Jason’s fascination with DNA and proteins has sparked an interest in DNA manipulation and protein purification. He is now taking Analytical Biochemistry, a 400-level class at ASU. “In this upper-division class, we’re doing things I already did at GCC in Dr. Tuohy’s program,” said Jason. “That’s the truly amazing thing.”

Another recent GCC graduate, Stephanie Schumaker, transferred to the ASU West CaMBR program after earning her Associate in Applied Science in Biotechnology and Molecular Biosciences.

A married mother of three, she was born and raised in the Phoenix area, graduated from Greenway High School, and started attending GCC when she was 37 or 38 years old, when her husband medically retired from the military. She’s now 43.

She says she chose Glendale Community College over other options because it had the finest reputation for outstanding faculty and research, yet was small enough to care.

That caring paid off when health challenges intervened – not only her husband’s, but her parents and other family members – and when she had her third child.

But she just didn’t give up. “I received fantastic help and encouragement from everyone at GCC,” says Stephanie. She cites the support of Hannes Kvaran, James Tuohy, Joseph Springer, Sagarika Dash, and physics teacher David Raffaelle in helping her complete the GCC program successfully. In fact, her cumulative 3.9 GPA qualified her for highest honors.

Stephanie says she then moved seamlessly from GCC into the ASU West CaMBR program, where she has been for the past three semesters. The best thing about her chosen field of study? “It’s all amazing.  Love, love, love it,” she responds.

She has interned and continued to work in Dr. Todd Sandrin’s lab at ASU West. She’s been the first author on one publication and third author on another. She’s worked on a project for the University of Arizona’s environmental department in Dr. Sandrin’s lab and continues to receive valuable experience.

Likewise, Jason is doing research and publishing, currently using a form of mass spectrometry. He’s learned statistics and other aspects of the greater scientific community. He describes the ASU West CaMBR program as “phenomenal.”

Both students say GCC provided them with a great foundation for taking their schooling further. Stephanie offered, “I cannot say enough great things about GCC and Dr. Tuohy’s program!”

Jason concurred, adding, “At GCC, students have full access to laboratory equipment, and therefore, literally get hands-on training. Because of that, I was very well prepared for my biochemistry degree.”

“We can offer our students more hands-on training here because of our smaller class sizes,” said Dr. Tuohy.

Jason is shooting for not just one, but two, bachelor’s degrees. Happily, both of his GCC degrees transfer smoothly to ASU West:  his AAS degree to the CaMBR program, and his AAA degree to the Medicinal Biochemistry program.

Jason says he’s thankful to Glendale Community College for giving him a good foundation. “GCC was the best decision I’ve ever made; it’s where my whole life turned around,” he reflected.

“It will always be home to me….it’s where I kind of grew up,” he continues.

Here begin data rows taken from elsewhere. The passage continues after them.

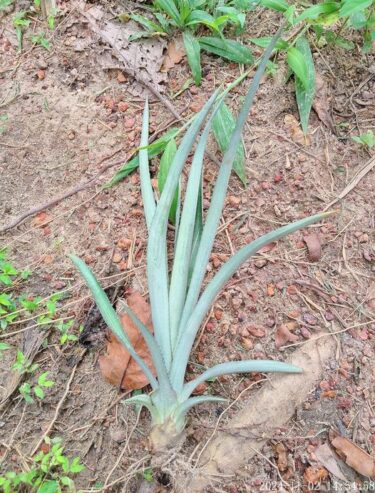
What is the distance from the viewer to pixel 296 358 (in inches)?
46.1

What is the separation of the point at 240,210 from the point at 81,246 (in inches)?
18.8

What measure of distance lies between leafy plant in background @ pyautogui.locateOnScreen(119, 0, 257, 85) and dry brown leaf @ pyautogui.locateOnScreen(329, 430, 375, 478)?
1121 mm

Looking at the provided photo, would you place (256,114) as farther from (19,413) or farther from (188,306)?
(19,413)

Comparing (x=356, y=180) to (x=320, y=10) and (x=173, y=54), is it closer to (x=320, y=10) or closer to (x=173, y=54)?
(x=320, y=10)

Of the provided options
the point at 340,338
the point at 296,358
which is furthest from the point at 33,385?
the point at 340,338

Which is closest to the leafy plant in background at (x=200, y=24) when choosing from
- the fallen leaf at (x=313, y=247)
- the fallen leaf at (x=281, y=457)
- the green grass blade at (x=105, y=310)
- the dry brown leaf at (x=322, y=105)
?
the dry brown leaf at (x=322, y=105)

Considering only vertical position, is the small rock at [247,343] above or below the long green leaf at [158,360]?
below

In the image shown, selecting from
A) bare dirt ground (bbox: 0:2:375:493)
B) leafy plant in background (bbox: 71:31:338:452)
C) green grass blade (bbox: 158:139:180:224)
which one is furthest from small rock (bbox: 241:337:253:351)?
green grass blade (bbox: 158:139:180:224)

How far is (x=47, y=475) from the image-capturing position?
3.53 ft

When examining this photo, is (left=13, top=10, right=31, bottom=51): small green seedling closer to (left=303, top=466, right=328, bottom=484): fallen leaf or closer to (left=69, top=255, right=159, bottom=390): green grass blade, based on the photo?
(left=69, top=255, right=159, bottom=390): green grass blade

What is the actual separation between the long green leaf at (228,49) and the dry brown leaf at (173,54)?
0.24 feet

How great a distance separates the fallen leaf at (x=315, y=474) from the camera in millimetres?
1052

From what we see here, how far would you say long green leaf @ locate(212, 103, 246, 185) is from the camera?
4.49 feet

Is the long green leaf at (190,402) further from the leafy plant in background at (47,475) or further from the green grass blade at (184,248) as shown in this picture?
the leafy plant in background at (47,475)
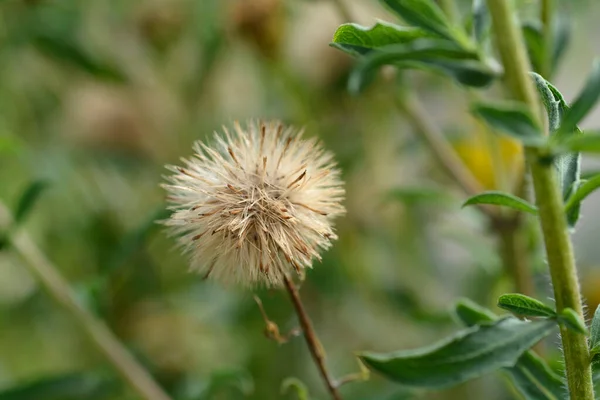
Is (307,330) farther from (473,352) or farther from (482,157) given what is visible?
(482,157)

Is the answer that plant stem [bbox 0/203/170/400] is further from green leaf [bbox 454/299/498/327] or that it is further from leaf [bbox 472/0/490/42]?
leaf [bbox 472/0/490/42]

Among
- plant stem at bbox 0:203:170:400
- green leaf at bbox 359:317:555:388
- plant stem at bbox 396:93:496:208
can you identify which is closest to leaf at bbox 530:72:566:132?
green leaf at bbox 359:317:555:388

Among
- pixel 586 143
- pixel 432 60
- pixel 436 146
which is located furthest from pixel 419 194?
pixel 586 143

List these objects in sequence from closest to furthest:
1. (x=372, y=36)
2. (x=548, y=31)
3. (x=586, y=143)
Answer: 1. (x=586, y=143)
2. (x=372, y=36)
3. (x=548, y=31)

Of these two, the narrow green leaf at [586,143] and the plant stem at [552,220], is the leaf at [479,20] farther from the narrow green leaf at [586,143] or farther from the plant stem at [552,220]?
the narrow green leaf at [586,143]

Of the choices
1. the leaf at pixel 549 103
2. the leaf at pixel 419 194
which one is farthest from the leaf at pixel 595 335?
the leaf at pixel 419 194

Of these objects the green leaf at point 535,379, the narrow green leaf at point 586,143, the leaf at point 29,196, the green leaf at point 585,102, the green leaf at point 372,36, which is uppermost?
the leaf at point 29,196
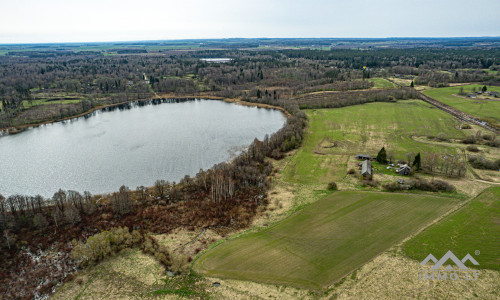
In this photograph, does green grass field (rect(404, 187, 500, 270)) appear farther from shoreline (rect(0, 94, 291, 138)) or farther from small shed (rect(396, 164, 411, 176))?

He says coming through hard times makes him appreciate it all the more. “I’ve seen a rougher side of life and now know the value of an education because I know where it will take you. It’s been a chore and a joy,” he reflects.

Ultimately, Jason thinks he may pursue protein engineering or cancer research. He says tiny devices will help detect abnormal concentrations of metabolites and hormones, contributing to real-time diagnoses that will save people’s lives. And he wants to be part of it. “There’s still so much left to do,” he says.